Is it too early for juniors to start thinking about college admissions?
In last week’s post, we talked about some high-level tips and strategies for approaching the college application process. It’s not yet spring semester (the snow is piled high outside our Cambridge, MA headquarters), and we’ve received questions about whether it’s too early for juniors to start thinking about college admissions.
The short answer is “no.” It’s not too early to start the admissions process. Here’s why:
There’s a big difference between “thinking” and “doing.”
Your junior doesn’t need to spend all of the winter break studying for the ACT or emailing teachers to ask for recommendations. There’s plenty of time for those activities in the next few months.
However, the foundation of the entire college admissions process is your student understanding what they want out of their college experience. Figuring that out requires thinking and serious reflection, and that kind of inner work can’t be rushed.
If your student hasn’t completed a Semester Reflection this year, now is a great opportunity for them to do so. It will help them think about where they’ve come from and where they’re going next.
Starting the process early can significantly reduce stress.
If your student’s college admissions timeline begins in January, there’s a much bigger buffer to deal with setbacks—which are bound to happen.
If your student doesn’t score as well as they’d like after two rounds of the SAT, for example, they can sit for the test a third time next fall. If a teacher recommendation falls through or a transcript goes missing, there’s enough time to deal with those problems and still meet application deadlines.

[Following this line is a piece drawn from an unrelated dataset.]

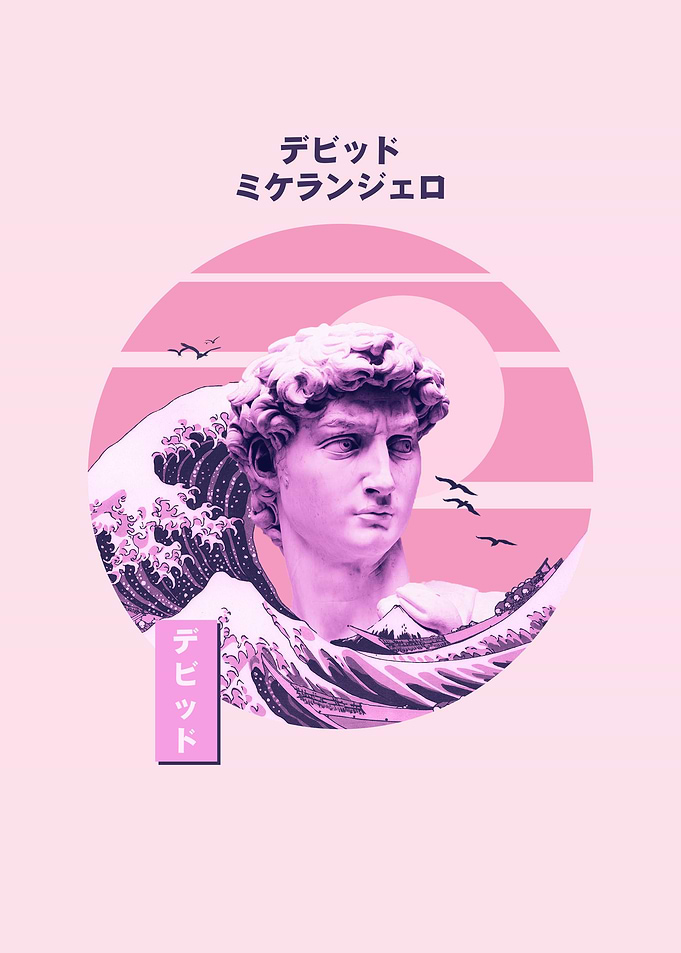 david michelangelo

Beginning the admissions process early also allows your student to devote more time to building their college list, which is crucial to finding a school that’s a great fit for them.
This year’s college process may be more chaotic than usual.
We’re both excited and optimistic about the new COVID-19 vaccines (two have been approved as of the publication of this post). However, projections show that it will still be months before most of the US population has been vaccinated. That means we could be in for another year of remote learning, virtual college visits, temporary test-optional schools, and more.
In this ever-changing landscape, students and parents need to expect changes and shifts in requirements, deadlines, and processes. The most important time to plan ahead may be when you’re certain that the plan will change!
If your student can begin now on those pieces of the application that are unlikely to shift (the Common App itself, for example, or the personal statement prompts), they’ll have more bandwidth for the curveballs that do come their way.